**Instructions for the task:**
Every line below needs to be printed again exactly, without any of its pictures.

**Records provided:**
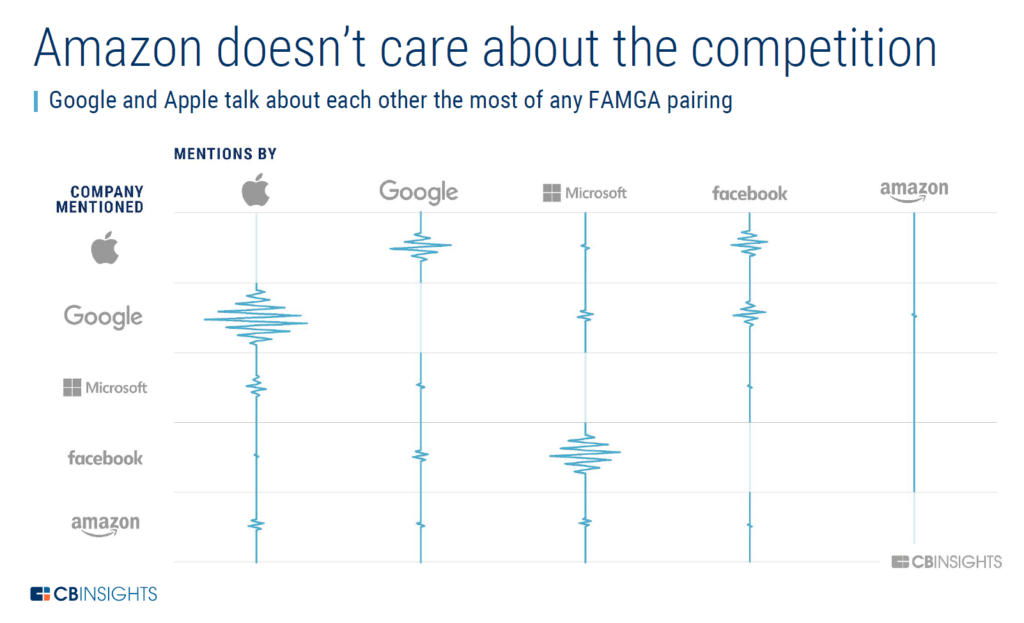 Amazon doesn't care about the competition

Google and Apple talk about each other the most of any FAMGA pairing

MENTIONS BY

COMPANY MENTIONED

Google Microsoft facebook amazon

Google

Microsoft

facebook

amazon

CBINSIGHTS

CBINSIGHTS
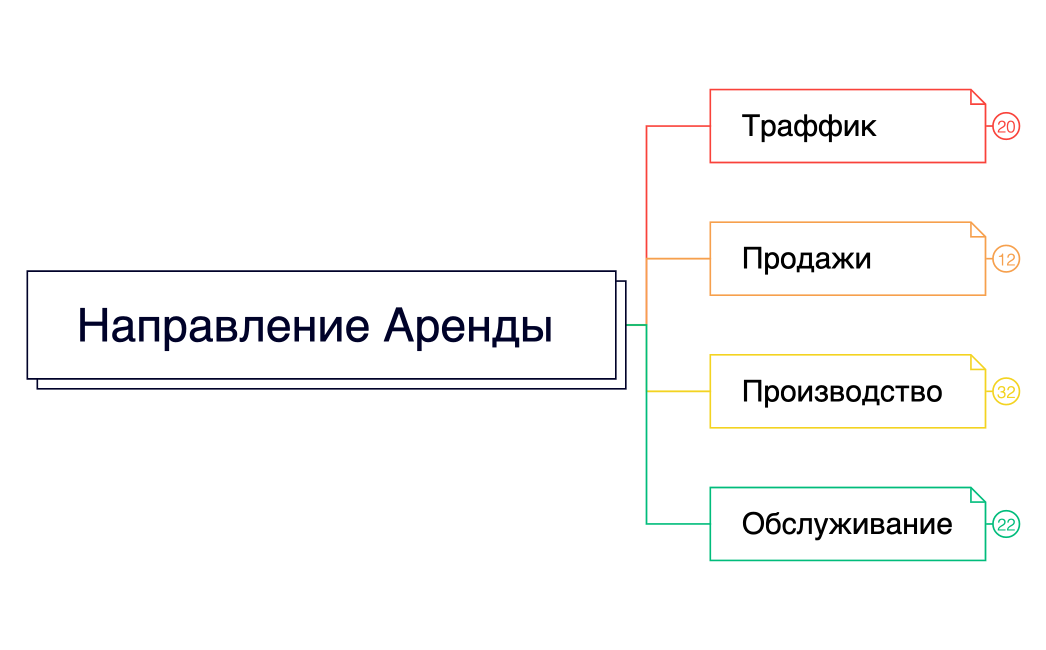 Направление Аренды

Траффик
20

Продажи
12

Производство
32

Обслуживание
22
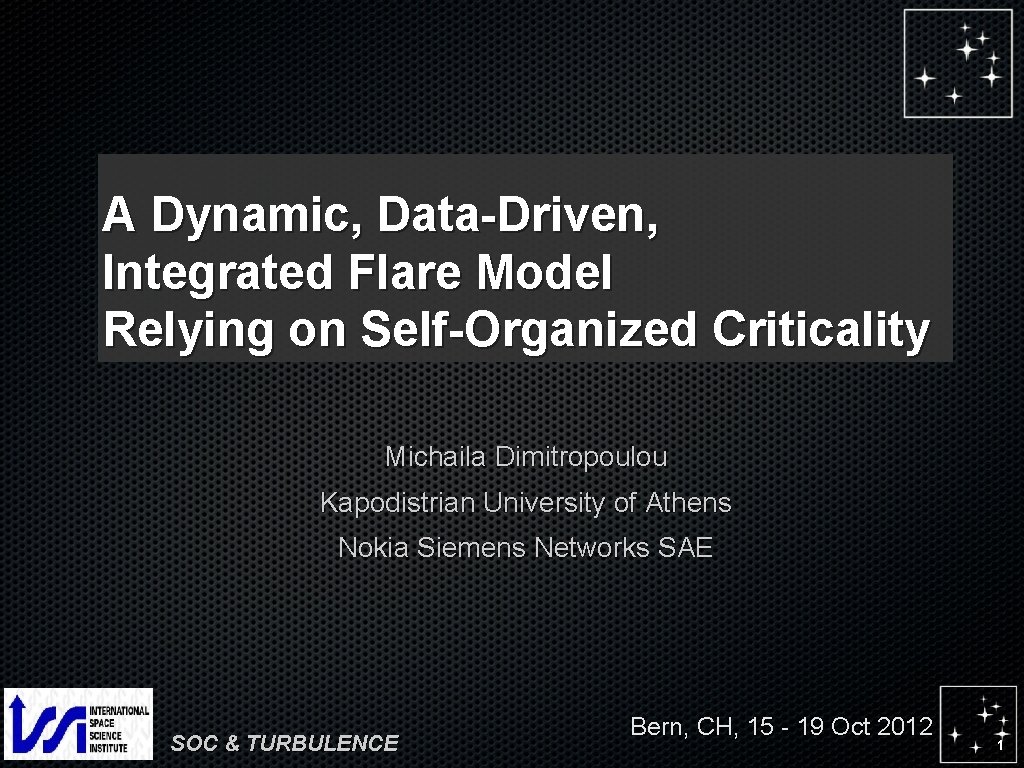 A Dynamic, Data-Driven, Integrated Flare Model Relying on Self-Organized Criticality

Michaila Dimitropoulou
Kapodistrian University of Athens
Nokia Siemens Networks SAE

INTERNATIONAL SPACE SCIENCE INSTITUTE

SOC & TURBULENCE

Bern, CH, 15 - 19 Oct 2012

1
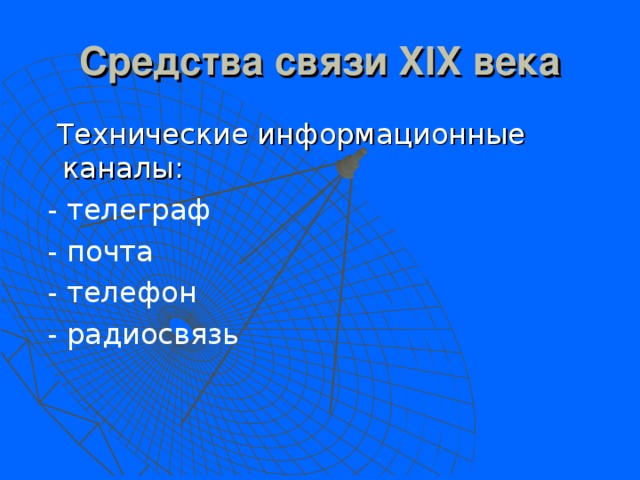 Средства связи XIX века

Технические информационные каналы:

- телеграф
- почта
- телефон
- радиосвязь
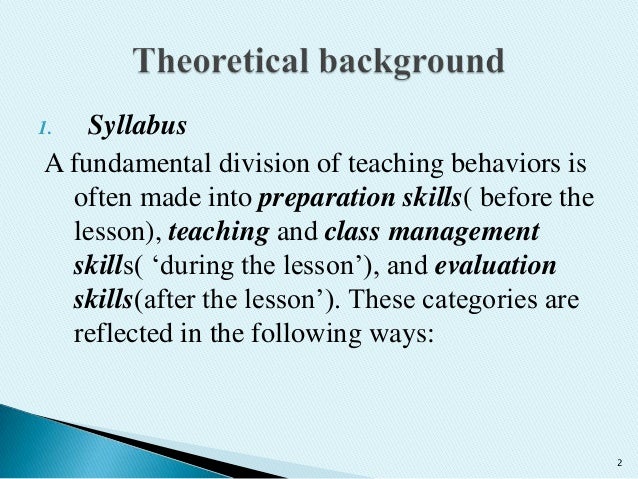 Theoretical background

1. Syllabus

A fundamental division of teaching behaviors is often made into preparation skills( before the lesson), teaching and class management skills( ‘during the lesson’), and evaluation skills(after the lesson’). These categories are reflected in the following ways:

2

**Completed task:**
 Amazon doesn't care about the competition

Google and Apple talk about each other the most of any FAMGA pairing

MENTIONS BY

COMPANY MENTIONED

Google Microsoft facebook amazon

Google

Microsoft

facebook

amazon

CBINSIGHTS

CBINSIGHTS
 Направление Аренды

Траффик
20

Продажи
12

Производство
32

Обслуживание
22
 A Dynamic, Data-Driven, Integrated Flare Model Relying on Self-Organized Criticality

Michaila Dimitropoulou
Kapodistrian University of Athens
Nokia Siemens Networks SAE

INTERNATIONAL SPACE SCIENCE INSTITUTE

SOC & TURBULENCE

Bern, CH, 15 - 19 Oct 2012

1
 Средства связи XIX века

Технические информационные каналы:

- телеграф
- почта
- телефон
- радиосвязь
 Theoretical background

1. Syllabus

A fundamental division of teaching behaviors is often made into preparation skills( before the lesson), teaching and class management skills( ‘during the lesson’), and evaluation skills(after the lesson’). These categories are reflected in the following ways:

2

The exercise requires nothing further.